Default Publish and Retrieve Behavior

All HTML files are published with a file encoding that indicates the character set of the HTML file. This encoding is either automatically generated or user-specified. All published files are read as binary data.
When retrieved, all HTML files are written as binary data. By default, no translation occurs. However, translation does occur when a file encoding is specified in the retrieve CALL routine (such as RETRIEVE_PACKAGE, for example).

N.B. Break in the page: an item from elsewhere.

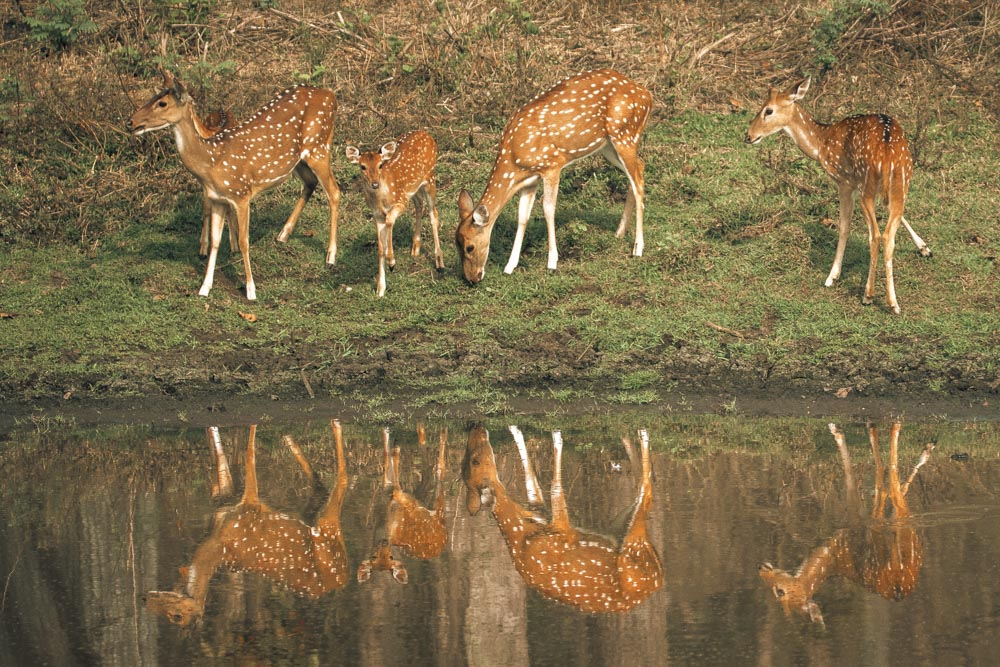 Cheetal / Spotted Deer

Rules for Determining File Encoding

You can specify an encoding on the INSERT_HTML CALL routine to indicate the file's character set. The encoding values of ASCII, EBCDIC_R15, and EBCDIC_R25 are treated as special cases in the following encoding rules. The file encoding that is published with each HTML file is determined by the following rules:
  1. The HTML file is searched for charset= within the META tags. The following rules govern the search:
    • The search covers only the META tags found within the HEAD portion of the document.
    • META tags within comments are ignored.
    • By default, the search uses the encoding of the native session. If a special encoding is specified (ASCII, EBCDIC_RS25, or EBCDIC_RS15), the search uses that encoding rather than the native session encoding.
    • The encoding specified within the META tag always takes precedence over user-specified encodings on the INSERT_HTML CALL routine.
  2. If the encoding value is found within the HTML file, then that value is published as the encoding value.
  3. If the encoding value is not found within the HTML, and if a user-specified encoding value was not provided on the INSERT_HTML CALL routine, then the native session encoding is published as the encoding value.
  4. If the encoding value is not found within the HTML, and if the user-specified encoding is not a special case (not ASCII, EBCDIC_RS25, or EBCDIC_RS15), then the user-specified encoding value is published as the encoding value.
  5. If the encoding value is not found within the HTML file, and if a special encoding value of ASCII was specified, then the following rules apply:
    • If running on an ASCII host at publish time, then an attempt is made to use the current locale information to determine the flavor of ASCII encoding. If the locale information is unavailable, then the native session encoding is used.
    • If running on an EBCDIC host at publish time, then an attempt is made to use the current locale information to determine the transport format. If set, then the transport format is the encoding that is used. If not set, then the default becomes ISO-8859-1.
  6. If the encoding value is not found within the HTML file, and if a special encoding value of EBCDIC_RS15 is specified, then an encoding value of OPEN_ED-1047 is used, regardless of the host operating environment.
  7. If the encoding value is not found within the HTML file, and if a special encoding value of EBCDIC_RS25 is specified, then an encoding value of EBCDIC1047 is used, regardless of the host operating environment.

Specifying an Encoding on the Retrieve

By default, no translation occurs when HTML files are retrieved; the files are written as binary data. To override the default at retrieve time, supply an encoding property. This property indicates that the HTML files should be translated into the specified character set encoding. The encoding that is published with the file is used as the source encoding, and the user-specified encoding is used as the destination encoding.